Problem details: Taking the line with "economical pre manufactured" as the first and the line with "Geneva skyline with" as the last, set down the lines below exactly, pictures excluded.

Material for this exercise:
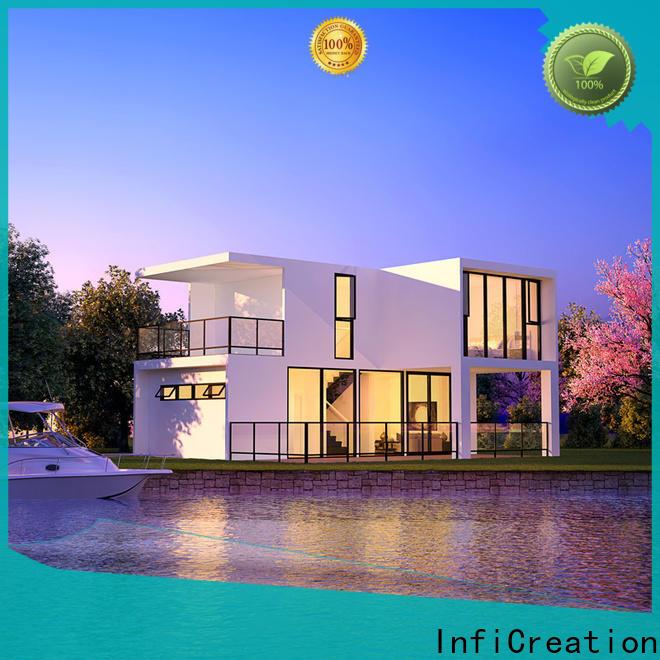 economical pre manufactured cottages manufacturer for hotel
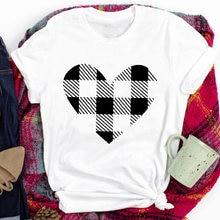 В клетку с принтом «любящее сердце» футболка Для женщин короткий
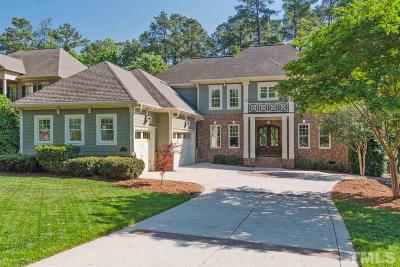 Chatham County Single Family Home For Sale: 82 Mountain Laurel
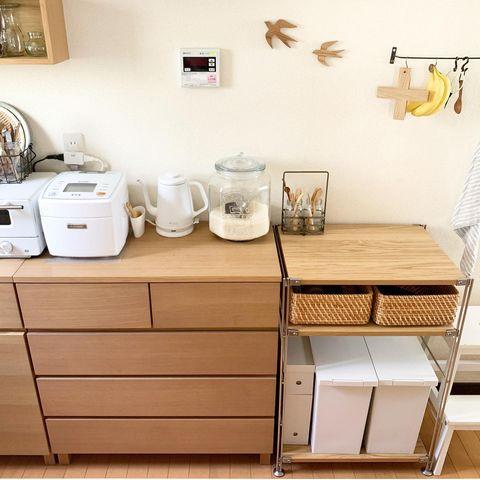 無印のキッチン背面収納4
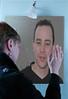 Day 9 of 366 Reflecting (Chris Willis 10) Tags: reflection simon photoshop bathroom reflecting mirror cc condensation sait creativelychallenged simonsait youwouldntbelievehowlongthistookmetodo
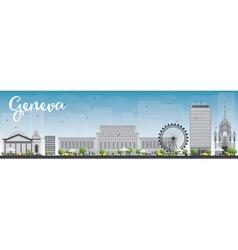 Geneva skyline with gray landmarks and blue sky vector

* * *

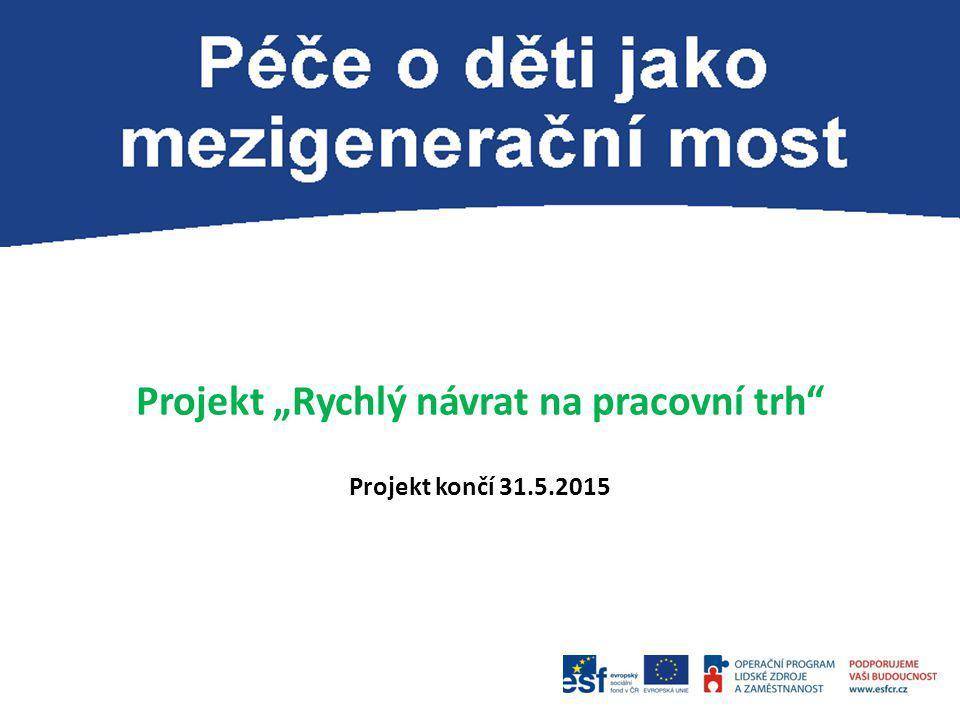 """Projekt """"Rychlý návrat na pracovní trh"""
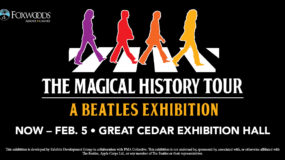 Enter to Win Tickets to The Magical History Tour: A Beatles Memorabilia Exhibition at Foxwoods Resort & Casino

Exercise answer:
 economical pre manufactured cottages manufacturer for hotel
 В клетку с принтом «любящее сердце» футболка Для женщин короткий
 Chatham County Single Family Home For Sale: 82 Mountain Laurel
 無印のキッチン背面収納4
 Day 9 of 366 Reflecting (Chris Willis 10) Tags: reflection simon photoshop bathroom reflecting mirror cc condensation sait creativelychallenged simonsait youwouldntbelievehowlongthistookmetodo
 Geneva skyline with gray landmarks and blue sky vector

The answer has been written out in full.